A 2017 study of the 10 most populous states cited by the Economic Policy Institute found “2.4 million workers, or 17% of the low-wage workforce in these states, reported being paid less than the applicable minimum wage.” And, a 2020 study from the Washington Center for Equitable Growth found that Black, Latinx, noncitizen and women workers suffer higher rates of wage theft.

Additionally, a 2020 study by researchers from Harvard University, Michigan State University and Allegheny College found that federal, state and local governments lose an estimated $8.4 billion a year in tax revenue from payroll fraud. According to the study, more and more contractors are employing labor brokers who pay their workers under the table and keep them off the books — failing to pay and report correct payroll numbers to taxing authorities and insurance officials.

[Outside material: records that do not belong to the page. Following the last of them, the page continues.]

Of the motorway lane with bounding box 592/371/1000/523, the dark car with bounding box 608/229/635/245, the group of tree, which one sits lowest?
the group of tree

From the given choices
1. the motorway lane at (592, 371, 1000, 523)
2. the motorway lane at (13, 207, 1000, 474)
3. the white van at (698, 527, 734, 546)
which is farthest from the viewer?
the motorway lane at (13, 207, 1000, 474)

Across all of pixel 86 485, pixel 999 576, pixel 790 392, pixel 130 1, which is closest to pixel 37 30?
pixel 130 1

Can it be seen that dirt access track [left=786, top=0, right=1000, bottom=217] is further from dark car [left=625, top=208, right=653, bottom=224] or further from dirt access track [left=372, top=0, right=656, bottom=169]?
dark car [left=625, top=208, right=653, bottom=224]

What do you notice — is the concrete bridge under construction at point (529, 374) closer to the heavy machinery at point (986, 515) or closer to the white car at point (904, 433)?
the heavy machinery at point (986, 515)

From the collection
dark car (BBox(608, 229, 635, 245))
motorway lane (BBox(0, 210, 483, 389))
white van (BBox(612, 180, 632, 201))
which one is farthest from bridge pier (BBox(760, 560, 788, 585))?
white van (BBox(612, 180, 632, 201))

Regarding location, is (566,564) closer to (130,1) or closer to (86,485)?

There are as many as 2.16 million construction workers in the United States who are misclassified as “independent contractors” when in reality they are employees.

Aside from the dramatic financial impact to our federal treasury, state and local governments throughout the country lose millions each year when construction and other companies pay their workers off the books, intentionally misclassify them as “independent contractors” or outright steal their wages.

Fighting worker exploitation and prosecuting wanton wage theft offenders must be a priority for attorneys general everywhere. We call upon attorneys general throughout our region — and throughout the country — to step up to the plate and make prosecution of wage theft and other employer crimes against workers a top priority.

William C. Sproule is executive secretary-treasurer of the Eastern Atlantic States Regional Council of Carpenters.